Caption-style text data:
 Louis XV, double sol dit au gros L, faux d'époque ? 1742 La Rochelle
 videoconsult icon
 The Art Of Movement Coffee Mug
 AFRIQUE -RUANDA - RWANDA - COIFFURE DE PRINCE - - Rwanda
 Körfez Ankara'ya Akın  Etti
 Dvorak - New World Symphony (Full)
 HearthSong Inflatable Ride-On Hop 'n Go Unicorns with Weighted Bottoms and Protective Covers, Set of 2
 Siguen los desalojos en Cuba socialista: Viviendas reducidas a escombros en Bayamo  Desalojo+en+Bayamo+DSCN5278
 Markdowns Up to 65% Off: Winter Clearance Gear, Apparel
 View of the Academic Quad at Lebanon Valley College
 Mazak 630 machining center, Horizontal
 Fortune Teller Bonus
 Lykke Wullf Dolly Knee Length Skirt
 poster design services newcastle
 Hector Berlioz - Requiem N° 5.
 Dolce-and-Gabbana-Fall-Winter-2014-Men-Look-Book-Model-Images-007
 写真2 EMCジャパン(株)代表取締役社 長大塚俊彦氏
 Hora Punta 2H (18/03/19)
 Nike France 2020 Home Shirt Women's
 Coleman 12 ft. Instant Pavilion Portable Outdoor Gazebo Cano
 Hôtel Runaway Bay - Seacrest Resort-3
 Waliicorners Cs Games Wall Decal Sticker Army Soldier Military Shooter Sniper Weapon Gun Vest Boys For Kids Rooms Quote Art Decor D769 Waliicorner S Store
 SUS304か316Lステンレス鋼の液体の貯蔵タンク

Try it:
Look above for the line containing "videoconsult icon". Output from there through the line containing "Markdowns Up to", exactly and inclusively.

Completed exercise:
 videoconsult icon
 The Art Of Movement Coffee Mug
 AFRIQUE -RUANDA - RWANDA - COIFFURE DE PRINCE - - Rwanda
 Körfez Ankara'ya Akın  Etti
 Dvorak - New World Symphony (Full)
 HearthSong Inflatable Ride-On Hop 'n Go Unicorns with Weighted Bottoms and Protective Covers, Set of 2
 Siguen los desalojos en Cuba socialista: Viviendas reducidas a escombros en Bayamo  Desalojo+en+Bayamo+DSCN5278
 Markdowns Up to 65% Off: Winter Clearance Gear, Apparel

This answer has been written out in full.